> **Document**:
## begin
Publication Date: July 28, 2015
In 1894 Captain Richard Dreyfus, a French Artillery Officer was convicted of treason for passing military secrets to the Germans. Dreyfus was sent to Devil’s Island in French Guiana to live out his sentence. When a few years later evidence that Dreyfus was innocent was discovered, the French military did everything they could to suppress the information. French journalist, Emile Zola, ran with the story of the gross injustice in the periodical J’Accuse and became a target of those looking to keep the story under wraps and Dreyfus incarcerated. To Live Out Loud is the story of this historic case and Zola’s coverage of it and the ultimate pursuit of justice at all costs.
The author sent a copy of this novel in exchange for my review.
In fiction there are absolutes. Good vs. Evil is a simple concept. To Live Out Loud takes a true injustice that happened to a real person and simplifies it to its base qualities for an introduction to an audience that may never have learned about the Dreyfus Affair in their primary-level, history class. In a truth being stranger than fiction sense, Mahurin takes the facts of the case and lays them out in an easy-to-follow format with the ultimate result being more of Zola’s involvement in the case and his ploy to free the falsely convicted captain.
Mahurin’s writing style is very direct. Her simplistic style allows her to tell a complete and very complicated story in a scant 178 pages. Fiction allows leeway for human motivations and conclusions, but while Mahurin does add her own take on Zola’s motivations, she sticks fairly close to the generally accepted narrative. Mahurin’s word picture of the environment of antisemitism and no holds barred suppression of those that knew the truth, is both awful and factual. Historically speaking, the Dreyfus Affair was an intricate and insidious conspiracy. What Zola did, he did to bring the case to light despite those desperately trying to keep it under wraps to force the government to do the just thing through public exposure. People suspect today that his ultimate passing as a consequence of involvement, though experts consider that unlikely despite the multiple attempts made on his life during the height of his fervent involvement in Captain Dreyfus’ case.
## end
> **Set exercise 1**: Update the book review from "Publication Date: July" up to and including "for my review.", with "treason" changed to "espionage".
> **Set exercise 2**: According to the book review, how many pages does the novel take to tell its story?

[Saved entries]
## begin
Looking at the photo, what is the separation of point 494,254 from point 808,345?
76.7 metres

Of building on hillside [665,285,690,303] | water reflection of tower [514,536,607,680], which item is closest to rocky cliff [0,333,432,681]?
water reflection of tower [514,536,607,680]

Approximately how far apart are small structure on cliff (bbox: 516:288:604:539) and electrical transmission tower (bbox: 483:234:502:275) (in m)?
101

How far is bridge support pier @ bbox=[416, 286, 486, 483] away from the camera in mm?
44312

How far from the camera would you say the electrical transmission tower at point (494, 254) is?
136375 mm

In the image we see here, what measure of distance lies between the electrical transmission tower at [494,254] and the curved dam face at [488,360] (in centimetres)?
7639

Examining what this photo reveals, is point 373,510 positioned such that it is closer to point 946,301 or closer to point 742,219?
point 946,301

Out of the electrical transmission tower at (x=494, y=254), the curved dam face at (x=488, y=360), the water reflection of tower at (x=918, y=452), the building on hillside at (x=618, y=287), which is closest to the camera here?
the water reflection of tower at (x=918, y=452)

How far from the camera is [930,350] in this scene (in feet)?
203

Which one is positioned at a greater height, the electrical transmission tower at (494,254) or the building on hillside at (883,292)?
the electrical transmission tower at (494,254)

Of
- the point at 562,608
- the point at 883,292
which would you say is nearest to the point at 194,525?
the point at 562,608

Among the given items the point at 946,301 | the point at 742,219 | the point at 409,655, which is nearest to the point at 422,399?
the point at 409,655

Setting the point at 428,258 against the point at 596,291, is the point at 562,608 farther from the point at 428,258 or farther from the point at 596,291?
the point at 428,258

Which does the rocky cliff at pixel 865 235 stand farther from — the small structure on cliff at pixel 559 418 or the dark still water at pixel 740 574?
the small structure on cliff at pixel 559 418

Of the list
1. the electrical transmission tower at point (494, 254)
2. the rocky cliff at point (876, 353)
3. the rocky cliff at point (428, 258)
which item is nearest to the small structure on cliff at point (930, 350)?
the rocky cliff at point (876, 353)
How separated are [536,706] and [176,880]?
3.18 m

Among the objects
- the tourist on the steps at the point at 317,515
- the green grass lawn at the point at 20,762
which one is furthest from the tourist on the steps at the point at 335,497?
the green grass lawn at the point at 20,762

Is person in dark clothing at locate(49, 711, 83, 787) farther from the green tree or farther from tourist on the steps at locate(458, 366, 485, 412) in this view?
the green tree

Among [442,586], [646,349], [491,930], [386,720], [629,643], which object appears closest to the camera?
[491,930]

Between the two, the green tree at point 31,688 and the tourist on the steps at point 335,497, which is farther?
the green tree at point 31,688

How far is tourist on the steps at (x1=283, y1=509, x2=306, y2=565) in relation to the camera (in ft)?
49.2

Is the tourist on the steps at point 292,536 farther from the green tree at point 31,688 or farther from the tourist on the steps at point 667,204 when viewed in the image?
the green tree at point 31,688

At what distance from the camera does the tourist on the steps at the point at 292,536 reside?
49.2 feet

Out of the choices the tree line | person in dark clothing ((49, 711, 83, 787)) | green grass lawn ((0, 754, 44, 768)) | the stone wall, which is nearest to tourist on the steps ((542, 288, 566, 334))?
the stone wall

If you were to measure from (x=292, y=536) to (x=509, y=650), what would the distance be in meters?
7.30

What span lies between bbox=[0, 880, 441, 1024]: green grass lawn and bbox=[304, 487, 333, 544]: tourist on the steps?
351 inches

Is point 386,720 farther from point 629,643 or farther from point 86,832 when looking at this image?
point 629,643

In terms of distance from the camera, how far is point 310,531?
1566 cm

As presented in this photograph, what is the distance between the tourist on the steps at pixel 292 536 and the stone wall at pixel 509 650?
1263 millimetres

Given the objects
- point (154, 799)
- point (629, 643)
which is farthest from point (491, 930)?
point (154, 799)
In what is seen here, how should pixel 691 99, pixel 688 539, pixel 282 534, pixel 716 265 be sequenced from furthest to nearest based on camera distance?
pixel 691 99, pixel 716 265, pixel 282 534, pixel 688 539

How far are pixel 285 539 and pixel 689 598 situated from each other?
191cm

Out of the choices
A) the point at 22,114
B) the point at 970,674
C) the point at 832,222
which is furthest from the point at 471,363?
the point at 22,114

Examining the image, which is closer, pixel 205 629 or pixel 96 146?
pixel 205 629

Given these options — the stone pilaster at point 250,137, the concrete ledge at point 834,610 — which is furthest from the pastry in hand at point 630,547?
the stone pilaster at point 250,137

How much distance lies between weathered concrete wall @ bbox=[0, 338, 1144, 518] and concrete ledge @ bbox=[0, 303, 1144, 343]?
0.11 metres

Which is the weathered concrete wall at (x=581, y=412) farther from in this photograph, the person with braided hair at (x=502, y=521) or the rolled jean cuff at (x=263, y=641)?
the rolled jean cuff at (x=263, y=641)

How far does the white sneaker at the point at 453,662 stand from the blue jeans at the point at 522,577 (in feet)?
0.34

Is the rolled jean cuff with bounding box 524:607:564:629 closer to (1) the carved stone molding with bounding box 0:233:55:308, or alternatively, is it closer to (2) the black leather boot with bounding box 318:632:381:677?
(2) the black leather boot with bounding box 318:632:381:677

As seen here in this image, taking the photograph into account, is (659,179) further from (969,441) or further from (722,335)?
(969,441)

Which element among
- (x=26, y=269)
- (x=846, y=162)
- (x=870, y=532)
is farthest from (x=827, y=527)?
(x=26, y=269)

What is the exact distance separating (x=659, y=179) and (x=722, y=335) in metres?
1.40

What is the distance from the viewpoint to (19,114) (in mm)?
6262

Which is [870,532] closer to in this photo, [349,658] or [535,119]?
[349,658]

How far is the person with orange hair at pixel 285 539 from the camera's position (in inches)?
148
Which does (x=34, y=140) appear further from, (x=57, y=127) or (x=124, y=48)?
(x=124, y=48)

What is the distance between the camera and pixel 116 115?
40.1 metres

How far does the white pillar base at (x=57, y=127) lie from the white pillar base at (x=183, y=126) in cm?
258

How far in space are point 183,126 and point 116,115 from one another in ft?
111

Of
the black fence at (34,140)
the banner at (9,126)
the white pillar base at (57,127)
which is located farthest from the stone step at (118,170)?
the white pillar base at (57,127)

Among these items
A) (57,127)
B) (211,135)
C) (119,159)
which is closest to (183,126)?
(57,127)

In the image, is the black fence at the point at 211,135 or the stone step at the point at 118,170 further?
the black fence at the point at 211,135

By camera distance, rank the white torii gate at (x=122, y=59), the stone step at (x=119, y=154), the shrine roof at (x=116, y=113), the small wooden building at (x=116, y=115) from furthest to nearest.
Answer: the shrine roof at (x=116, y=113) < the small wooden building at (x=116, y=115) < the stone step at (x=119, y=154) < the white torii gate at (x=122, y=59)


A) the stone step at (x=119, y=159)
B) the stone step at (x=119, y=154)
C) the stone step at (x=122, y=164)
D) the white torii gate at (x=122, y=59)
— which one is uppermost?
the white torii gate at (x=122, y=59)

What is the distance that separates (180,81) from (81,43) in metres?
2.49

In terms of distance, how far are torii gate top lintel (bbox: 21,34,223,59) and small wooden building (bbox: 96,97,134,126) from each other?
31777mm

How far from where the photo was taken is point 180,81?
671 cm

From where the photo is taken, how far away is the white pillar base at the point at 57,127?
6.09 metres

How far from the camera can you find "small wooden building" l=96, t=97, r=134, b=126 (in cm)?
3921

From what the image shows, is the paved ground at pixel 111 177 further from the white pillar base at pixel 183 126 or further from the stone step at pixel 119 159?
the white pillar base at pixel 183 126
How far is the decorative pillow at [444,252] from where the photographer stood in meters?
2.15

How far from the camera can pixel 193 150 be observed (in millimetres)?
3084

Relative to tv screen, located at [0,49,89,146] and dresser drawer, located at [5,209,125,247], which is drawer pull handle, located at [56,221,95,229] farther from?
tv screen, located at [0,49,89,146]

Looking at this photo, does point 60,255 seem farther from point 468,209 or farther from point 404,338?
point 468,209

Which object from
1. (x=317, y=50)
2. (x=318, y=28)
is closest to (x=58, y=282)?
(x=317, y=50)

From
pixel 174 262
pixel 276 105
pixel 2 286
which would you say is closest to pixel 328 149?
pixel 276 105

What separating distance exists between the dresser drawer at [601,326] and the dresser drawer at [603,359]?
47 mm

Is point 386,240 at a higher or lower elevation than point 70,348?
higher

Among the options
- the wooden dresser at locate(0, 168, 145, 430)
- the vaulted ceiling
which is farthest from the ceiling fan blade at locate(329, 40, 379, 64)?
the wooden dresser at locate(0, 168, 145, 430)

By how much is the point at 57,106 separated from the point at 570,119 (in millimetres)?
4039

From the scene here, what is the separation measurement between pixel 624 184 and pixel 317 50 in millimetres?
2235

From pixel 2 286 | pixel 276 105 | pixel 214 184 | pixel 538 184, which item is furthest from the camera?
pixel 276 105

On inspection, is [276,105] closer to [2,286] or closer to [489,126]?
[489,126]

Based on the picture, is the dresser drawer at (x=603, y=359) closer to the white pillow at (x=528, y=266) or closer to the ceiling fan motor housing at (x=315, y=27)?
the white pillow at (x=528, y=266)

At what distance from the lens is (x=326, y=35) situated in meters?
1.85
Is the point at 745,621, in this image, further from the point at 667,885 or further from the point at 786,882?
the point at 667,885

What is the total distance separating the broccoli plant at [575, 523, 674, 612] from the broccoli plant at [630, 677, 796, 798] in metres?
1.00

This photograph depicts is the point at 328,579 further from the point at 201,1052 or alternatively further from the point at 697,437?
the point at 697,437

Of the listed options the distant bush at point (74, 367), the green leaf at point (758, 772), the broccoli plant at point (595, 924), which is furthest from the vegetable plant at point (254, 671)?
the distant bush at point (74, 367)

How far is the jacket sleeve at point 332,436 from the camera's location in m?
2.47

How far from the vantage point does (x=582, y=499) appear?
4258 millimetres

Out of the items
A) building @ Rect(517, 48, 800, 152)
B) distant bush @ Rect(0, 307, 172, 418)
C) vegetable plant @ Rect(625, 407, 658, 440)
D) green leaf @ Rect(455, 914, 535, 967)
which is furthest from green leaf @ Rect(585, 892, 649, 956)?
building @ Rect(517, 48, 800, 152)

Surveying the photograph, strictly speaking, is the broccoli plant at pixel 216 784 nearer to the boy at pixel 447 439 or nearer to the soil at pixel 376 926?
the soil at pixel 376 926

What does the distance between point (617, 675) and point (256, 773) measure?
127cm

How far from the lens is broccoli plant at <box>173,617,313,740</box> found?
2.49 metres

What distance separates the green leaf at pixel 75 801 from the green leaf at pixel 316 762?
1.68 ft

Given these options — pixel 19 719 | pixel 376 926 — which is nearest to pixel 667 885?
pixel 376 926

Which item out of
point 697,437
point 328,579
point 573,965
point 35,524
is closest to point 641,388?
## end
> **Answer 1**:
Publication Date: July 28, 2015
In 1894 Captain Richard Dreyfus, a French Artillery Officer was convicted of espionage for passing military secrets to the Germans. Dreyfus was sent to Devil’s Island in French Guiana to live out his sentence. When a few years later evidence that Dreyfus was innocent was discovered, the French military did everything they could to suppress the information. French journalist, Emile Zola, ran with the story of the gross injustice in the periodical J’Accuse and became a target of those looking to keep the story under wraps and Dreyfus incarcerated. To Live Out Loud is the story of this historic case and Zola’s coverage of it and the ultimate pursuit of justice at all costs.
The author sent a copy of this novel in exchange for my review.

> **Answer 2**: 178 pages.